I'm not sure any compiler, even one "designed for diagnostics," can gather the "necessary metadata" from inside my brain based on my original intentions. If the compiler could unambiguously interpret what I meant to write, it wouldn't have needed to fail with a compilation error in the first place. Whenever I see something like "perhaps" or "maybe" in a compilation error, the information just didn't exist anywhere the compiler could possibly get to, and it's just a suggestion based on common mistakes.

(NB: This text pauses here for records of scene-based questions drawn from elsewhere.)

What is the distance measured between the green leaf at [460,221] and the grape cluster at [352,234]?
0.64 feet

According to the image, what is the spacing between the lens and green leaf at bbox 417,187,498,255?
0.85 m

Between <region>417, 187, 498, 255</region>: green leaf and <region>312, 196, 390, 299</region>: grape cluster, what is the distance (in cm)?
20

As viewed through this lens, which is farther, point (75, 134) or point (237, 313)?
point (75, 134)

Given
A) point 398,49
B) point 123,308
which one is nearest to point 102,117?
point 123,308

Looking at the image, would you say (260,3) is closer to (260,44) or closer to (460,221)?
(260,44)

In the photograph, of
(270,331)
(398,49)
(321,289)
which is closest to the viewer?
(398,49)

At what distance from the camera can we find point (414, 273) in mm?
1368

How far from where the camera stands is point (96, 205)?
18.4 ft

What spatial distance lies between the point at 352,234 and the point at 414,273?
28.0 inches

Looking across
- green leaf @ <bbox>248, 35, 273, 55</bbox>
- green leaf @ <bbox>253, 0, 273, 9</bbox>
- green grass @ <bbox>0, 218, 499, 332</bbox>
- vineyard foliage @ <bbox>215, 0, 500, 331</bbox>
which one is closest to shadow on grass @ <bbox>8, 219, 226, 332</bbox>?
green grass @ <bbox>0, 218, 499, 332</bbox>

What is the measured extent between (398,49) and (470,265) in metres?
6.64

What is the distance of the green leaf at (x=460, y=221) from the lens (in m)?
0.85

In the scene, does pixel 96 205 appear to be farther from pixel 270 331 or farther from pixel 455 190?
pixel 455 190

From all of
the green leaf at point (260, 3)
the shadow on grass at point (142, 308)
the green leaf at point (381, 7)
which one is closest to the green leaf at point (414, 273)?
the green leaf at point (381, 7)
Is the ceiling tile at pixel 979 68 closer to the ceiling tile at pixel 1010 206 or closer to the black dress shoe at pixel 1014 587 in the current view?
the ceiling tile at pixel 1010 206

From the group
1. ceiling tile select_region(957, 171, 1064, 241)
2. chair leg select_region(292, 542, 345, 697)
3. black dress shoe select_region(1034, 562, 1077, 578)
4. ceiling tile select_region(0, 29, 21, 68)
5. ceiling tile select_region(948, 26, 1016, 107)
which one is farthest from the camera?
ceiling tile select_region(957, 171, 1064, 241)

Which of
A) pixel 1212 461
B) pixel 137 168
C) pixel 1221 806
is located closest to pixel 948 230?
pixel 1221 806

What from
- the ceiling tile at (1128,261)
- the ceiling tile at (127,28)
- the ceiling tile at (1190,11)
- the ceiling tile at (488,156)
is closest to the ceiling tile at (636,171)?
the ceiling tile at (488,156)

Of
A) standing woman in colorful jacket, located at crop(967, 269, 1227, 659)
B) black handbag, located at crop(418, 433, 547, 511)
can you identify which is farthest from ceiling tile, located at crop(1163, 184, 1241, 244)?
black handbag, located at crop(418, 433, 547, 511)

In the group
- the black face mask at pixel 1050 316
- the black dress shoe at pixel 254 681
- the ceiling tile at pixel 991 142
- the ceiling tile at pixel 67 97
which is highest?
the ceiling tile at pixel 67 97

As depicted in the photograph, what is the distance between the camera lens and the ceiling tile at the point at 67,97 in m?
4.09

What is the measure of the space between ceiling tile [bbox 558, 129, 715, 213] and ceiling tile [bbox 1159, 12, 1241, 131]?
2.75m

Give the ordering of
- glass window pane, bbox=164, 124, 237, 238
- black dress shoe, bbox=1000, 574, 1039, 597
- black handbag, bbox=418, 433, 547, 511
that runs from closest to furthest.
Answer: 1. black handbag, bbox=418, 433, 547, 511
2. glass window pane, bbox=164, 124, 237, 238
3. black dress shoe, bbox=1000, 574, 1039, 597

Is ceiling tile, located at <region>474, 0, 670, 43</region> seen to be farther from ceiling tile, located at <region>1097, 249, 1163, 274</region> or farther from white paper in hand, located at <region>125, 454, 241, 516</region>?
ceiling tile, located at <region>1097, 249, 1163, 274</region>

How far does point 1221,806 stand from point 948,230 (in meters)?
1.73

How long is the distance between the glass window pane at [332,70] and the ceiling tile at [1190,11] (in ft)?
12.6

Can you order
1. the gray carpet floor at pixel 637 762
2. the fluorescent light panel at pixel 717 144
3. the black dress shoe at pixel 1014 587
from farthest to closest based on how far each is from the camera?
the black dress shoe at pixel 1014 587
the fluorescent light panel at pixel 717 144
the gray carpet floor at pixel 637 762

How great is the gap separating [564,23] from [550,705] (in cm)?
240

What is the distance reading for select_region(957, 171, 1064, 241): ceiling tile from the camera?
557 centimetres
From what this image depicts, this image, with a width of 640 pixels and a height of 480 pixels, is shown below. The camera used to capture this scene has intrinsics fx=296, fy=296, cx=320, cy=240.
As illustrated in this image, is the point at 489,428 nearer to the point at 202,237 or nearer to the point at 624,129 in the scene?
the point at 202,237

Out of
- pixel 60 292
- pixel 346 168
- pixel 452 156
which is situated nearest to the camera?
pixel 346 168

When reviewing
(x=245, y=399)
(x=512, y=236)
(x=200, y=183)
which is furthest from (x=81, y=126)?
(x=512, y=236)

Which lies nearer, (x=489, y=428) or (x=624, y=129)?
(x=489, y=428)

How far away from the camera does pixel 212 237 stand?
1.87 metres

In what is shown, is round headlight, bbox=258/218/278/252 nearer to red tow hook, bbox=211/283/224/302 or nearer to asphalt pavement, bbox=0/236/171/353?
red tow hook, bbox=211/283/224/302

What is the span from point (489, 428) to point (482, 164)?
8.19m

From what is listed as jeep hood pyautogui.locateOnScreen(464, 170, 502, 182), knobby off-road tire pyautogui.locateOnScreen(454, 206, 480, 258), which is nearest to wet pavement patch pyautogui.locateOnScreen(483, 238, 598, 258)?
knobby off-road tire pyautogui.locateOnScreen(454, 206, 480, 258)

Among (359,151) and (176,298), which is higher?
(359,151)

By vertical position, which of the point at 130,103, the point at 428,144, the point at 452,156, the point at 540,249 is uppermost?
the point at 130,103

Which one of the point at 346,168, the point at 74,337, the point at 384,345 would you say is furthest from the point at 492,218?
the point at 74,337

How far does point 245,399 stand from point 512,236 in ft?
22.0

Honestly I found myself coding very much the same way in Rust as I did in Python and Go, which were my go-to hobby languages before. But instead of "this lock guards these fields" comments, the type system handles it. Ownership as a concept is something you need to follow in any language, otherwise you get problems like iterator invalidation, so it really shouldn't require an up-front architectural planning phase. Even for cyclic graphs, the biggest choice is whether you allow yourself to use a bit of unsafe for ergonomics or not.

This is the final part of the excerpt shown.